In spinal wounds, the occurrence of serious complications is around 4% but can be as high as 20% in some series. These wounds may be associated with exposure of vertebral canal, spinal sac, and hardware. Significant morbidity and mortality exists with these wounds, and the average cost for treating these patients is approximately $100,000 per patient. Some investigators have found successful closure of spinal wounds can be achieved much more rapidly than traditional methods in patients being able to tolerate the device. Animal studies using pigs with wounds were studied to validate the efficacy of the wound VAC. These animal models were studied to document the rate of wound healing using subatmos-phere pressure and by laser doppler probes to measure blood perfusion. Bacterial clearance studies were conducted by infecting wounds with s. aureus and s. epidermis, the results of which showed reduction in the bacterial load, longer flap survival, and increased rate of granulation.
Nonhealing wounds can be associated with diabetes; venous stasis ulcers; prolonged nonmobiliza-tion; and postoperative wounds, such as deep, persistently infected spinal wounds, etc.

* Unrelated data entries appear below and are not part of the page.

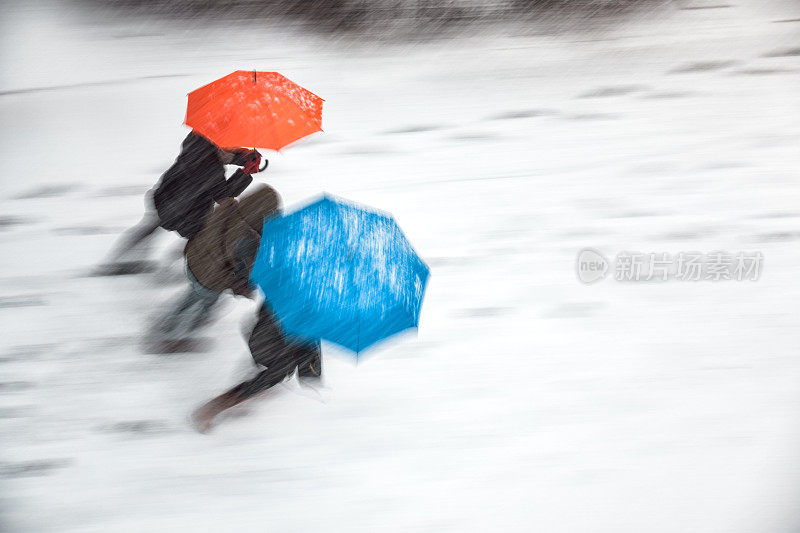 一群人撑着雨伞在暴风雪中行走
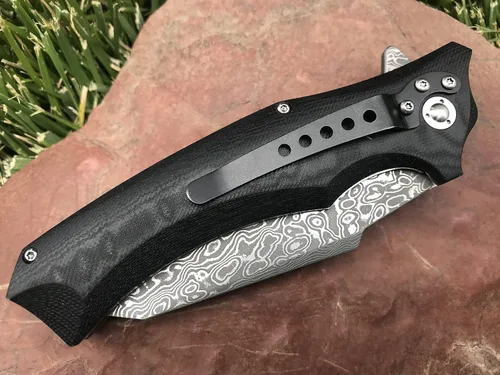 Vista 5 de TACTICAL GEARZ Cuchillo de bolsillo de acero de Damasco, cuchillo plegable EDC con mango G10, cuchillo de transporte diario de hoja de damasco de 67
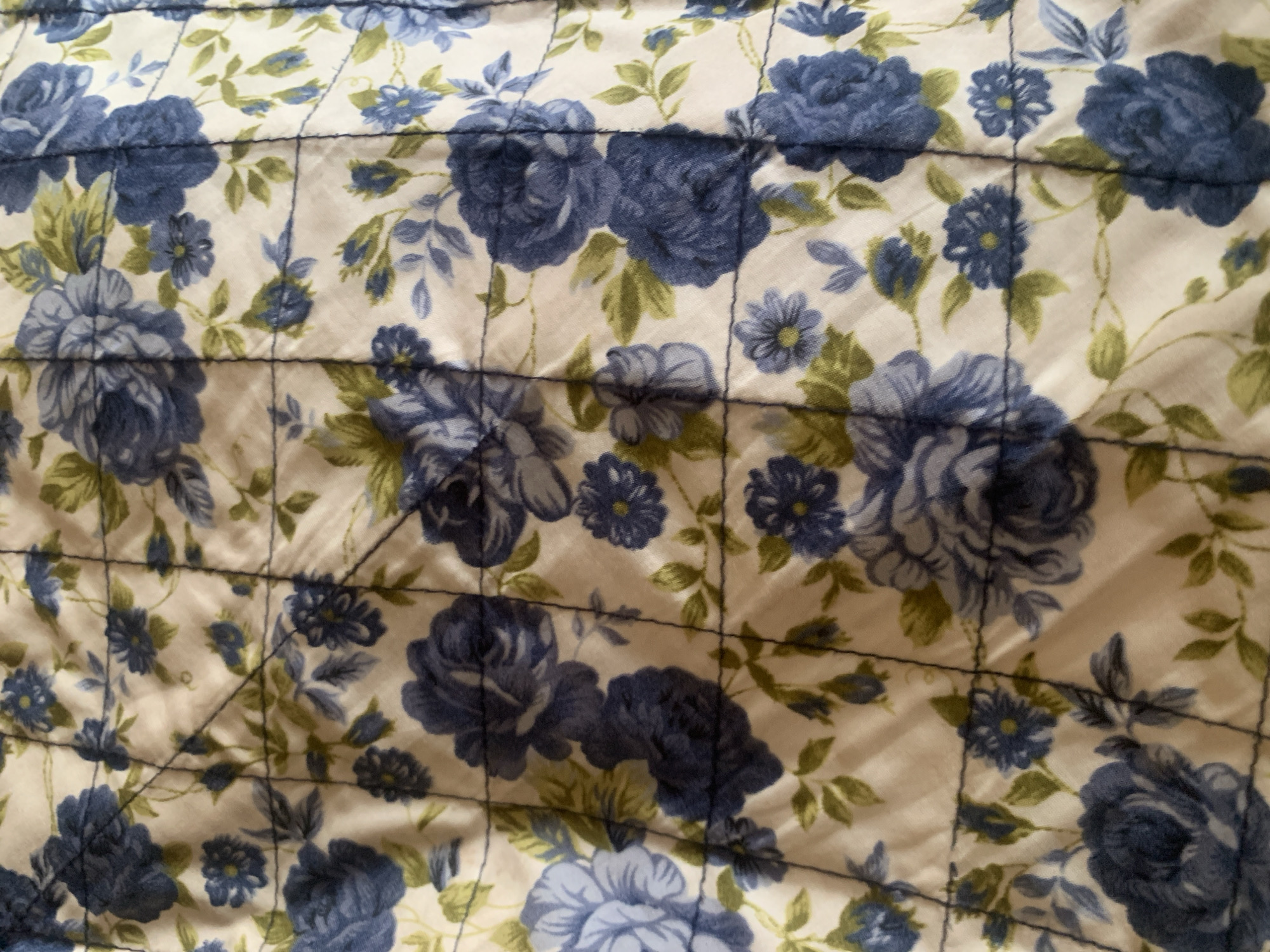 The image displays a close-up, overhead view of a quilted fabric with a blue floral pattern. The fabric has a cream-colored background with various shades of blue roses and smaller blue flowers, interspersed with green leaves. The quilted pattern creates a grid-like texture across the fabric, with visible stitching lines forming squares. The lighting appears to be natural, casting subtle shadows and highlighting the texture of the quilt. The scene is devoid of any people or specific environmental context that would allow for precise location identification within Jalingo, Nigeria. The focus is solely on the pattern and texture of the textile.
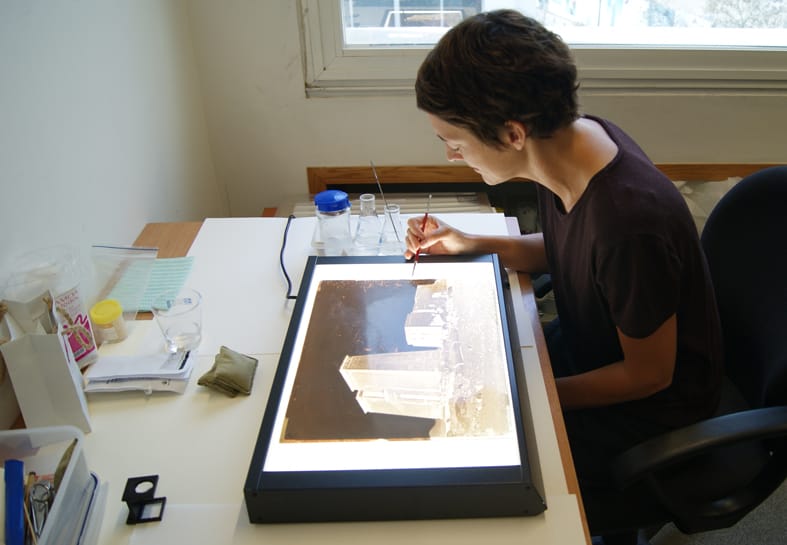 Working on glass plate negatives of the Middle East dating back to the 1860s, taken by the Maison Bonfils in Beirut. Endangered Archives Programme. Photography © Yasmine Chemali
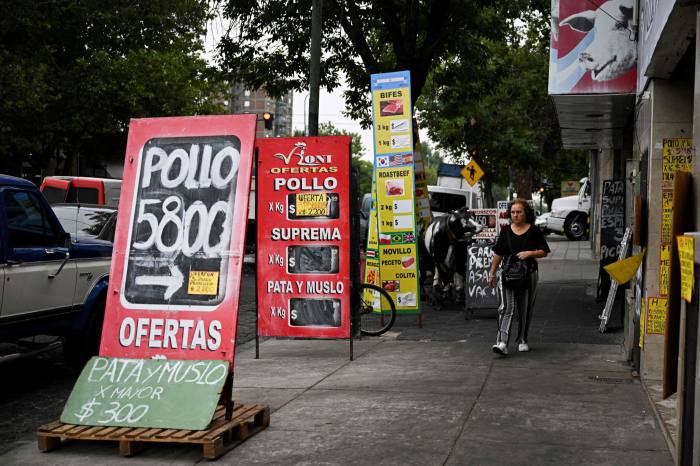 A woman walks between signs denoting food prices in a street in Buenos Aires on Thursday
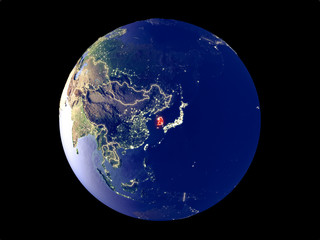 South Korea from space on model of planet Earth with city lights. Very fine detail of the plastic planet surface and cities.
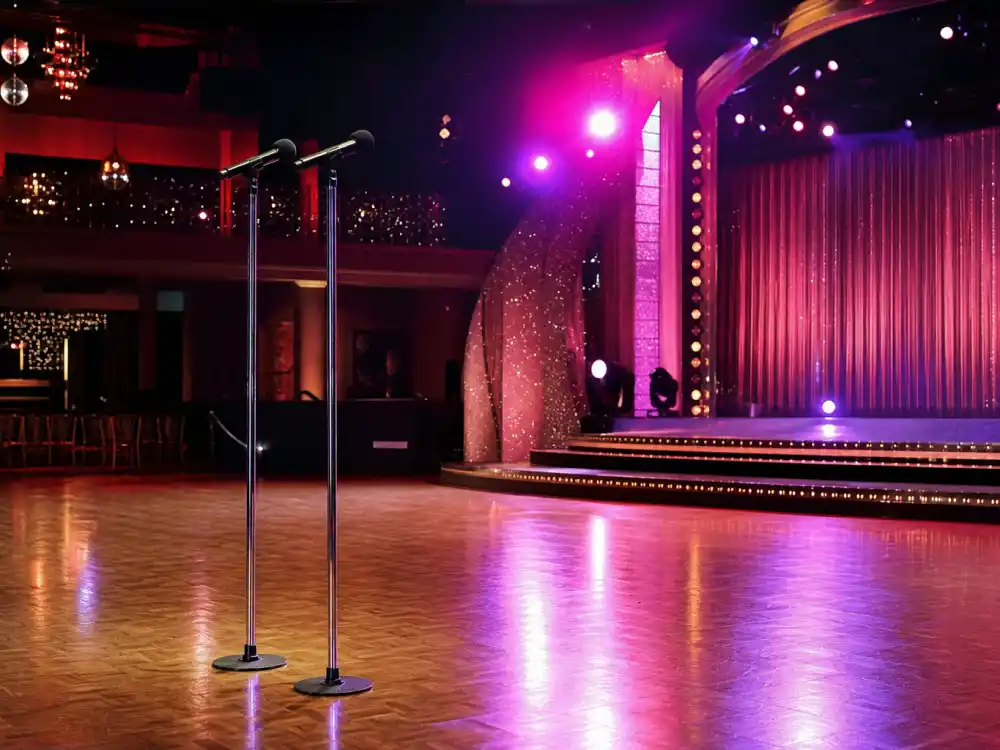 Two empty chrome microphones on a glittery ballroom stage representing the Tess Daly Vernon Kay UK broadcasting power couple after their split announcement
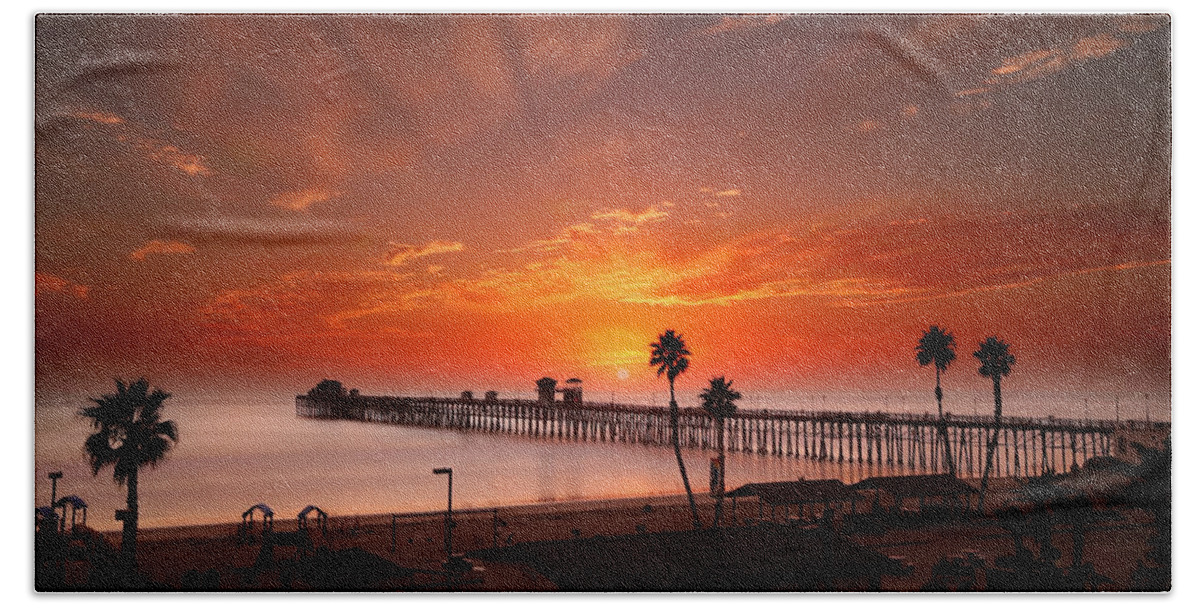  Sunset Beach Towel featuring the photograph Oceanside Sunset 9 by Larry Marshall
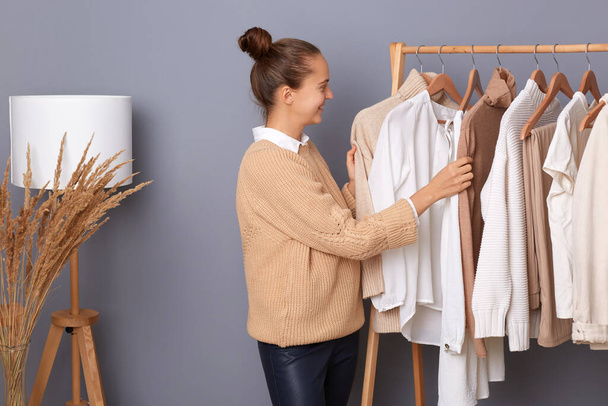 Young adult happy woman with bun hairstyle professional expert fashion stylist standing near clothes hang on shelf in designer store, selling trendy outfit in shop boutique. - Fotoğraf, Görsel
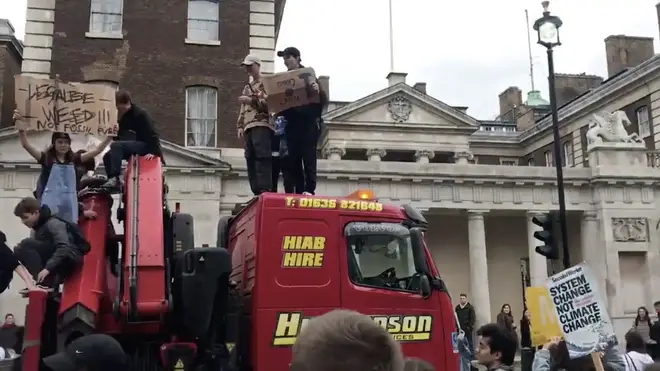 The moment students on strike climb onto the roof of a lorry which became stuck in climate change protests in central London
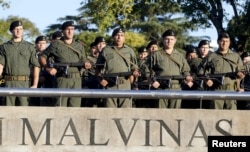 FILE - Officers pay tribute to the Argentine servicemen who died in the1982 Falklands War between Britain and Argentina on the 33rd anniversary of the war over the island chain in Rosario, Argentina, April 2, 2015.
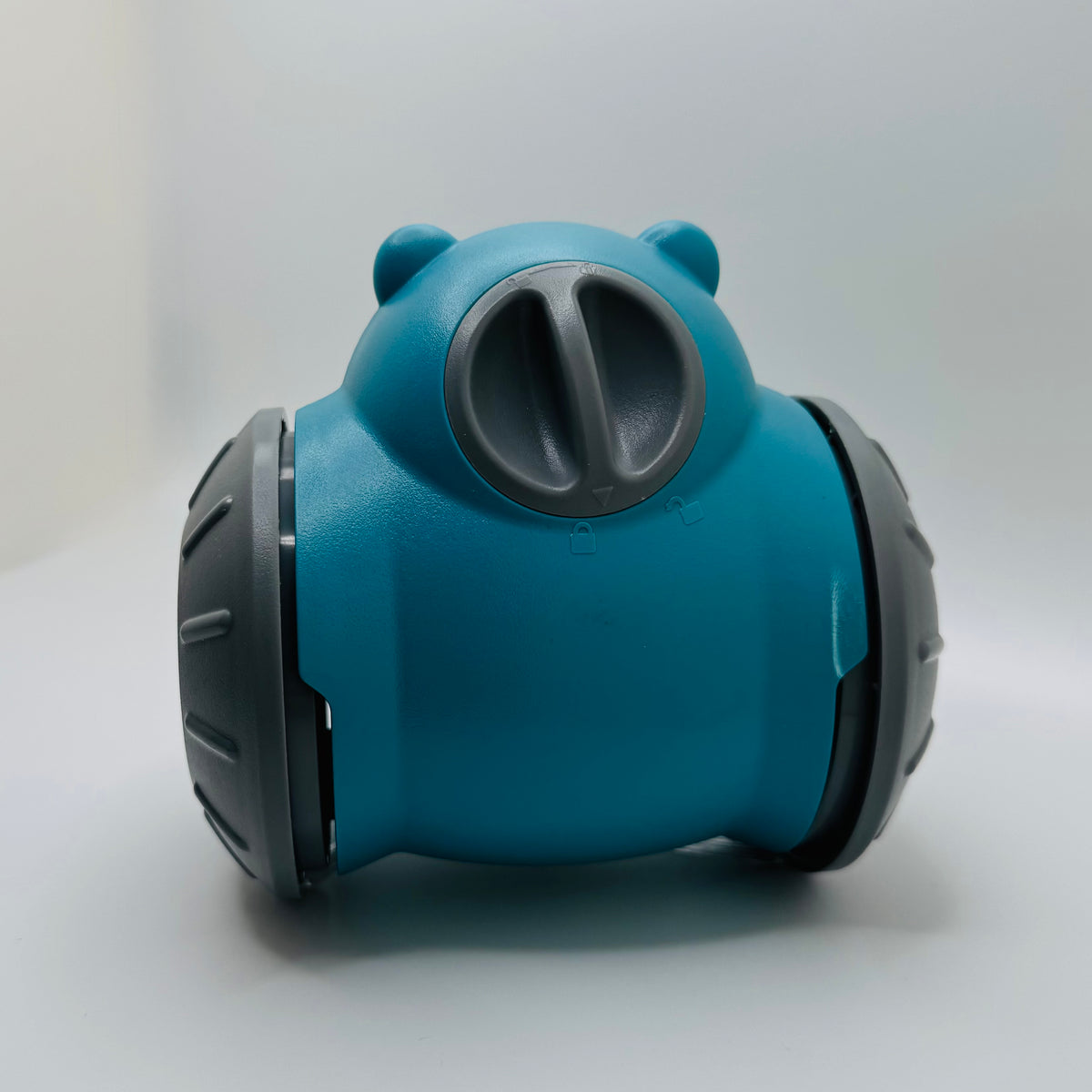 Teal Bear Slow Feeder & Treat Dispensing Toy for dogs with the opening turned closed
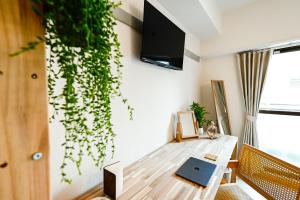 HakataNew! Japandi 203 1BR in Prime Location-1 min to Station的客厅配有桌子和墙上的电视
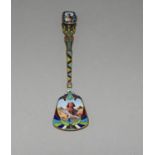 An Egyptian Revival silver and gilt and enamel spoon with Moses basket and baby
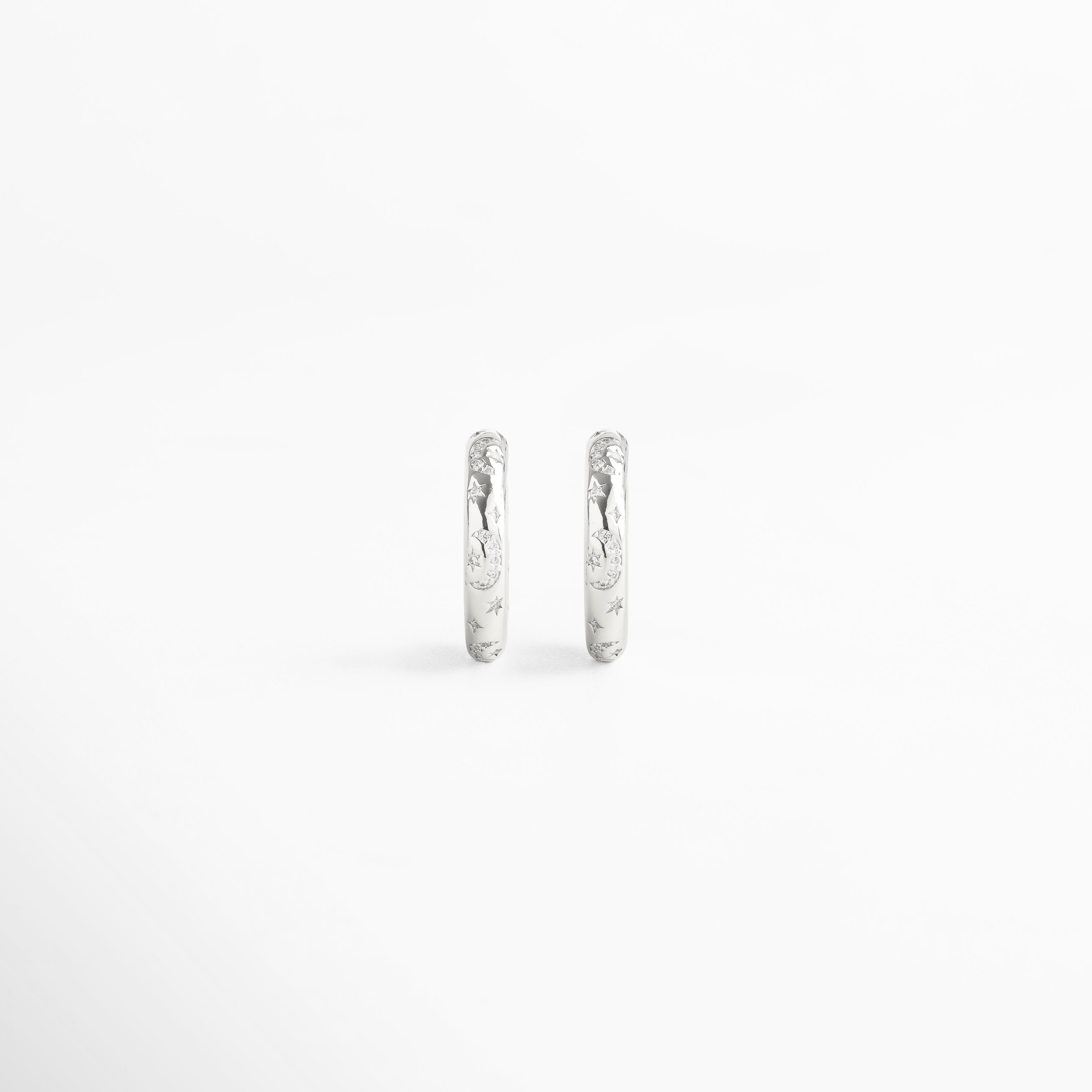 Vista frontal de aretes de aro fabricados en cobre con baño de oro blanco 18K, acabado brillante con diamantes de imitación y grabados de estrellas, diseño minimalista y versátil de 2 x 0.5 cm ideal para looks sofisticados y casuales.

The treatment of these wounds is costly, demanding lengthy hospital stays and incurring both psychological and emotional stress to patients. The advent of the VAC appears to have helped such wounds achieve faster healing, shorter hospital stays, and reduction in the overall cost. Our study presents a series of patients with a variety of infections in which the wound VAC was successfully used. In our experience, it appears that most of these wounds occurred in the elderly with a history, coronary artery disease, and peripheral vascular disease with the predominant pathogen isolated being Staphylococcus. Patients who did not receive antimicrobials but were treated with the VAC and debridement alone also healed without any adverse outcomes. The optimum duration of application of the VAC has not been well-established but seems to vary depending on the site where the wound occurred, vascularity, and infection. The wound VAC in combination with antimicrobial therapy and surgical debridement should be standard-of-care soon in the treatment of difficult to heal wounds such as sternal, spinal, and lower-extremity or graft sites. Further studies need to be done to evaluate the efficacy of the wound VAC with these types of wounds, and to access the safety and clinical efficacy of this modality of treatment.